Last year, the Cowichan Valley reported a 31 per cent increase in home sales and an eight per cent increase in the average selling price to $389,947.
The result of the increased activity and competition has been an 8.4 per cent increase in the assessed value of the typical home in Lake Cowichan, which is now valued at $228,000.
In rural Lake Cowichan, the increase was 7.2 per cent to $321,000, while in rural Cowichan it jumped 6.9 per cent to $411,000, and in North Cowichan it increased 6.5 per cent to $341,000.
In Duncan, assessed values increased just over five per cent to $267,000.
“Increases are a trend you’re seeing everywhere in the province. We’re getting the spin-off from Vancouver and Victoria.

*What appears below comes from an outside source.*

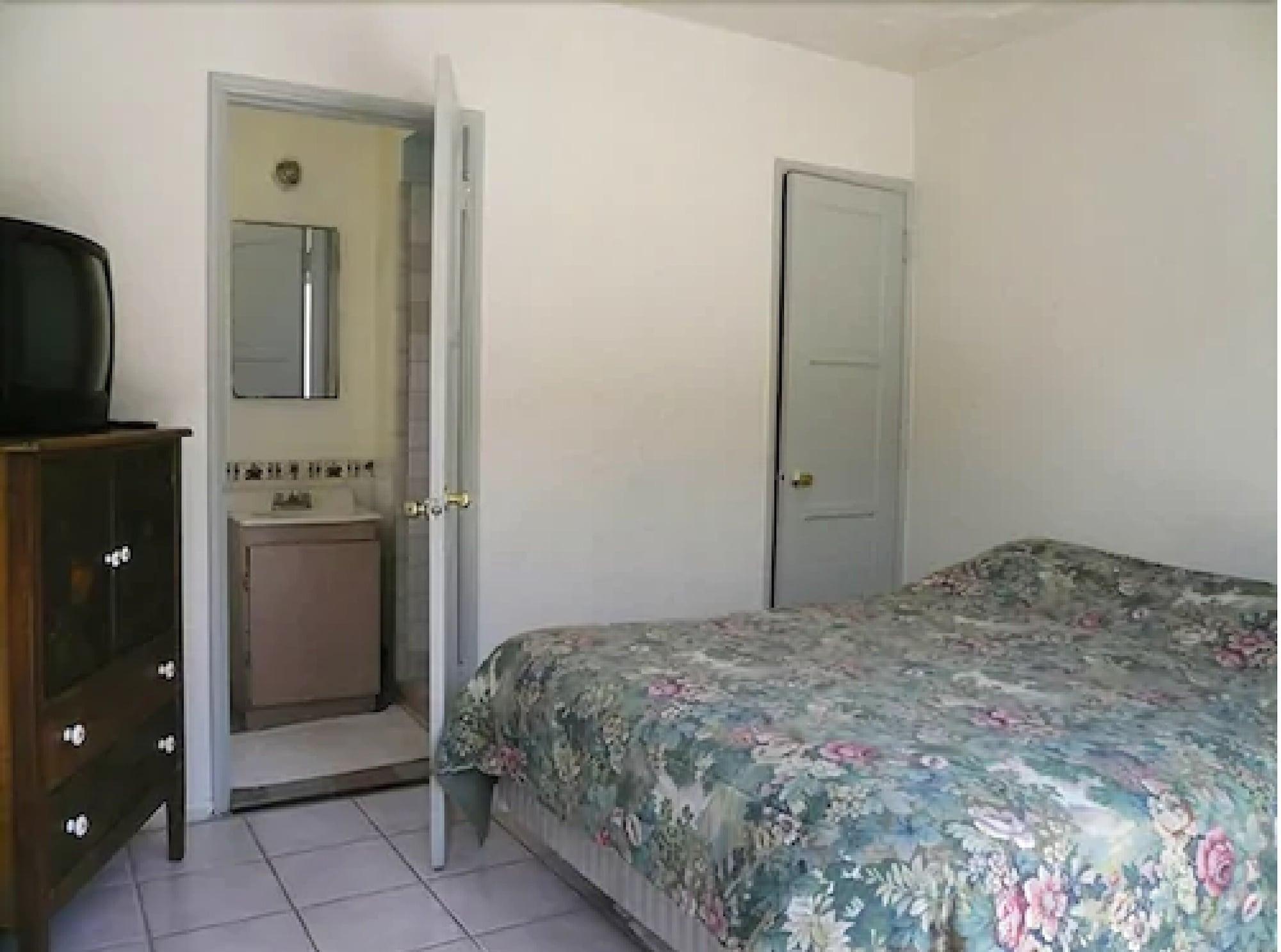 Pavilions Motel Santa Monica Eksteriør bilde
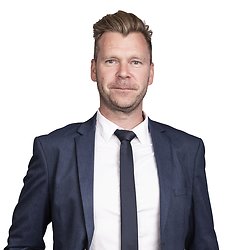 Anders Vittikko, Mäklare på Länsförsäkringar Fastighetsförmedling Haparanda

And Nanaimo and Victoria are now getting very pricey, so we are now the third alternative,” said Scurr. “I think affordability will be an issue everywhere, but at this point in time, what you can get here for your money is still of significant value.”
Jason Finlayson, a real estate agent with Pemberton Holmes in Duncan and Vancouver Island Real Estate Board director, said prices have been rising for a while.
He said when B.C. Assessment did its valuations in July, the average sale price of a home in the Cowichan Valley was already 10 per cent over what it had been at the same time in 2015.
“We have very low inventory, it has dropped year-over-year for the last three or four years and I think that will continue to drive prices,” he said.
Finlayson said while much of the demand is coming from Island locals, he has seen some Vancouver buyers selling their mainland homes and snapping up property in the valley.
He said there’s a chance the increased demand and higher valuations will spur developers to add to the housing inventory this year. “I certainly hope so,” he said, noting that empty lots in places such as the dormant Cliffs over Maple Bay development have been purchased over the last year by builders. “They are now stepping up.”